• **EXERCISE PROMPT**:
The task for the listing below is to write out exactly the lines starting at the one containing "kahve ve kahvenin vektör el çizimi." and ending at the one containing "Scandinavian Low Back", both included. Pictures are to be omitted.

• **INPUT DATA**:

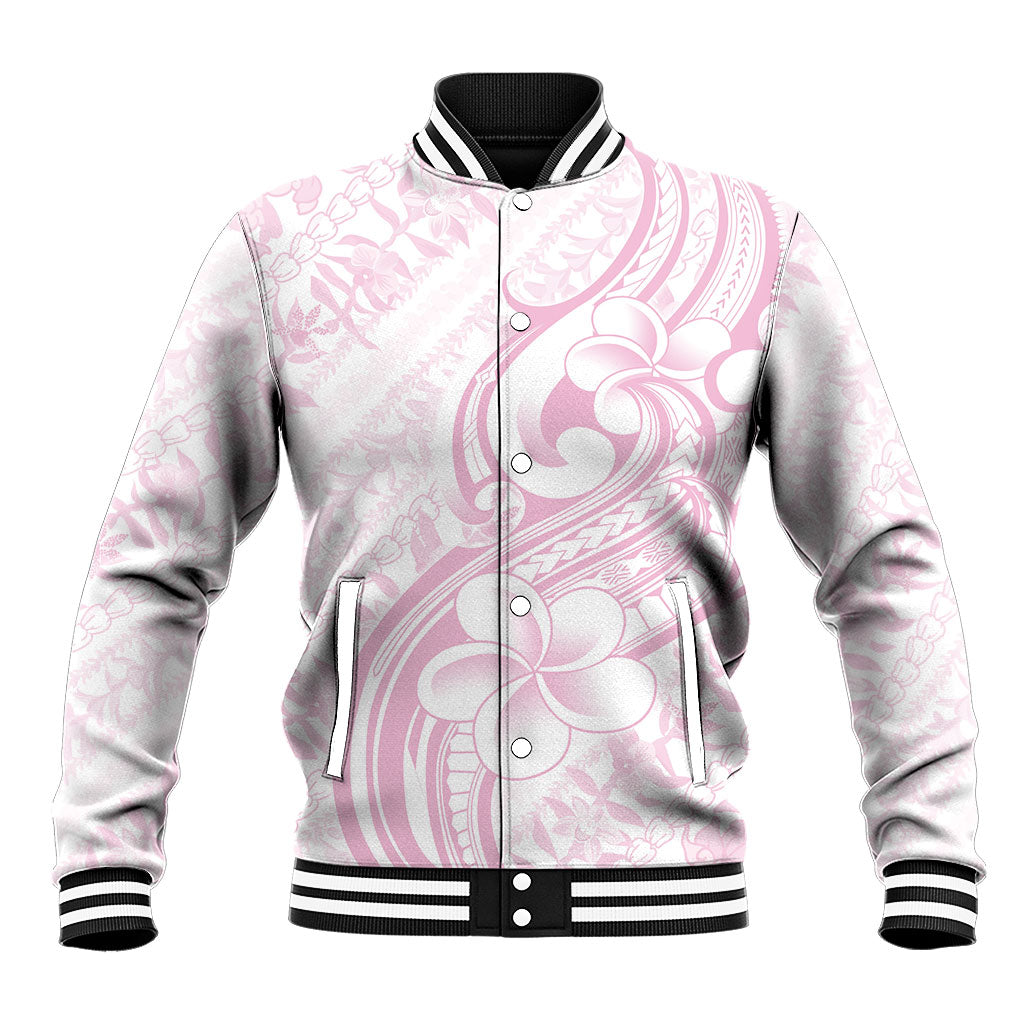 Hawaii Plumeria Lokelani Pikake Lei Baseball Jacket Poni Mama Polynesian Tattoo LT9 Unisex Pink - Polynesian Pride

==

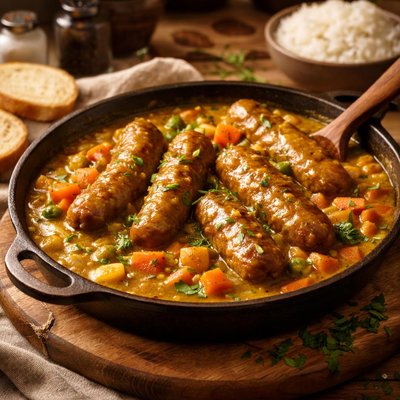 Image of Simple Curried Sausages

--

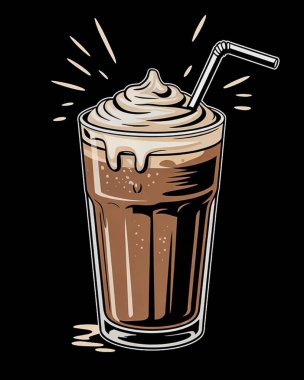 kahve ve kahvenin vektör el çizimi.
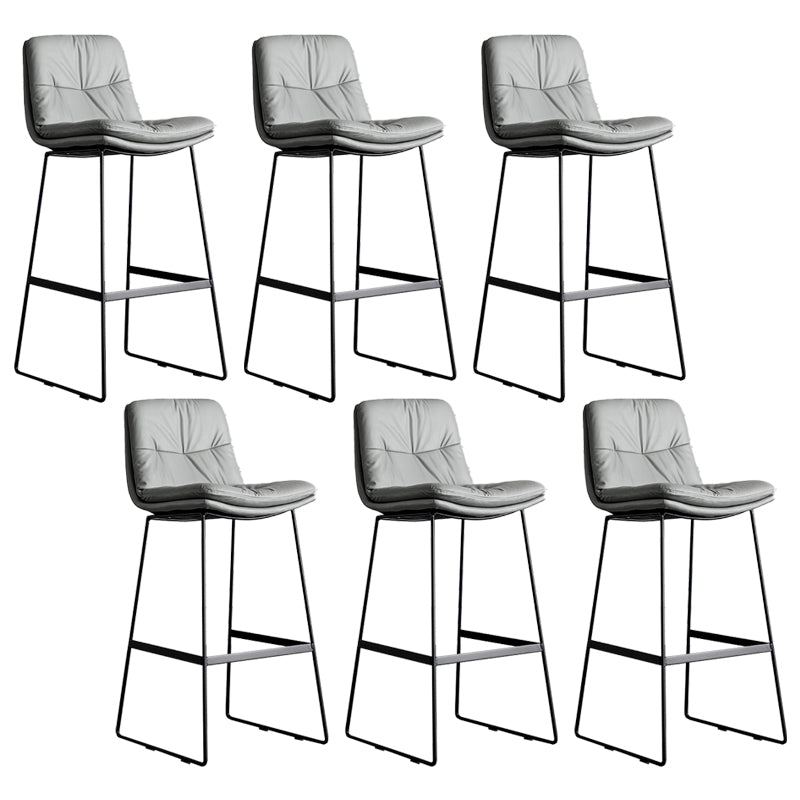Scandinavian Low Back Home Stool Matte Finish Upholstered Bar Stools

• **COMPLETED EXERCISE**:
 kahve ve kahvenin vektör el çizimi.
Scandinavian Low Back Home Stool Matte Finish Upholstered Bar Stools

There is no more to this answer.